Trying to keep things incredibly simple, without recourse to any equations, the 'traditional' 'high speed stall' is when a wing is taken to or past its stalling angle at a speed above the straight and level stalling speed. Normally this will occur when manouevring.
Such a 'stall' is easily recovered by reducing the angle of the wing to below that stalling angle, normally by relaxing the tailplane/elevator input that has caused the angle change.
So, letīs go back to the case of high speed stall considered in this thread!
So, an aircraft flying at high TAS and Mach number but at low IAS (because at a high altitude close to its ceiling) and high AoA close to stall already (perhaps heavily loaded) encounters, at previously unchanged pitch attitude and control positions, a sudden updraught.

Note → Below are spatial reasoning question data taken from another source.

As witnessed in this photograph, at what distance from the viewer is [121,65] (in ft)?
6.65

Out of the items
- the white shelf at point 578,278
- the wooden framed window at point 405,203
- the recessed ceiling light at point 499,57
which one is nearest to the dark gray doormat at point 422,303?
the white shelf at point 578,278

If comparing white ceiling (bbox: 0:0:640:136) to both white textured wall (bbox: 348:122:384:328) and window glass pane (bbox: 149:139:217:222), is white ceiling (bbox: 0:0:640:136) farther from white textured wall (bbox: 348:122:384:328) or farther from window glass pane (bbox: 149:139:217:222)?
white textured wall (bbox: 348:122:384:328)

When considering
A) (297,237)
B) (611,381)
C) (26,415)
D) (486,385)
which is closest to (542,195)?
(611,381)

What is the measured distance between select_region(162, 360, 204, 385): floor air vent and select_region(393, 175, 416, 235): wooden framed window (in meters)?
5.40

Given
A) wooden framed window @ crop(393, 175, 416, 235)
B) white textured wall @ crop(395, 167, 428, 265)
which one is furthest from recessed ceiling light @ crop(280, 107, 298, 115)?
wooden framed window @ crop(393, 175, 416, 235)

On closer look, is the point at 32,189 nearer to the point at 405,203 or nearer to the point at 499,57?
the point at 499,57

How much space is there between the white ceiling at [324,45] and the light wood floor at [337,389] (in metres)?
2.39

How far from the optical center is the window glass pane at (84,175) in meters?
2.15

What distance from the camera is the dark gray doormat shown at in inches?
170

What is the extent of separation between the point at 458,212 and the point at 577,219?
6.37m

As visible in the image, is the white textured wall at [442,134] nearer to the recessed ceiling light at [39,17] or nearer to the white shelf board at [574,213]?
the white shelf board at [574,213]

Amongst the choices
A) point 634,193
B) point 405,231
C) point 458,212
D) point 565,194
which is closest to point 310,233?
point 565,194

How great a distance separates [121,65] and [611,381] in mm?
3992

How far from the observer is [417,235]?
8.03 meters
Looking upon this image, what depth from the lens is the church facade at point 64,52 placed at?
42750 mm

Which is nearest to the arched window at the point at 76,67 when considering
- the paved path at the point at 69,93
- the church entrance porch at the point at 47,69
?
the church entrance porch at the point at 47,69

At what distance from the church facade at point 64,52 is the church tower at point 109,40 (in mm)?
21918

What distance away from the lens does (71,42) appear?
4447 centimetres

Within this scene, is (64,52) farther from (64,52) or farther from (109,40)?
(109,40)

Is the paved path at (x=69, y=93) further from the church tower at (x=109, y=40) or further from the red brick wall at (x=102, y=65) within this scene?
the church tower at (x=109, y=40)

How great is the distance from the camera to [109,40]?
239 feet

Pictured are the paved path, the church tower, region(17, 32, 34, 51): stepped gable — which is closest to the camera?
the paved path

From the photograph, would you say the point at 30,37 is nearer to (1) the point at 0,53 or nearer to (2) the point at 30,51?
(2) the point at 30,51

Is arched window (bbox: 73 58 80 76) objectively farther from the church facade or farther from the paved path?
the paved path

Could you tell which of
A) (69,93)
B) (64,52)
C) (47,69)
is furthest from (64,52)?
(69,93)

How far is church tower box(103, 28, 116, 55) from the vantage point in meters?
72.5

Which might be caused by wake turbulence, or by CAT around a jetstream, or mountain waves, or, say, occur around a thundercloud that the plane is trying to fly above.
Suppose that the updraught increases the AoA right through the stalling AoA so that Clmax is passed and lift actually falls below 1g. What next?
And you could have bank or spin because one wing met an updraught while the other found a downdraught.
As for business jets, note that they usually have rear engines. While some of them (Jetstar, Falcon, a few others) have +-tails, many have T-tails. A known deep stall hazard, and stick pushers would not have time to react to a sudden updraught.
For example, a Russian Tu-154, struggling at a heavy load and tail heavy CoG to fly over a thundercloud near or above its ceiling entered a flat spin that brought it right into the thundercloud it had been trying to avoid - and right through the cloud into Ukrainian soil. Could a wake turbulence likewise blast a plane into a flat spin?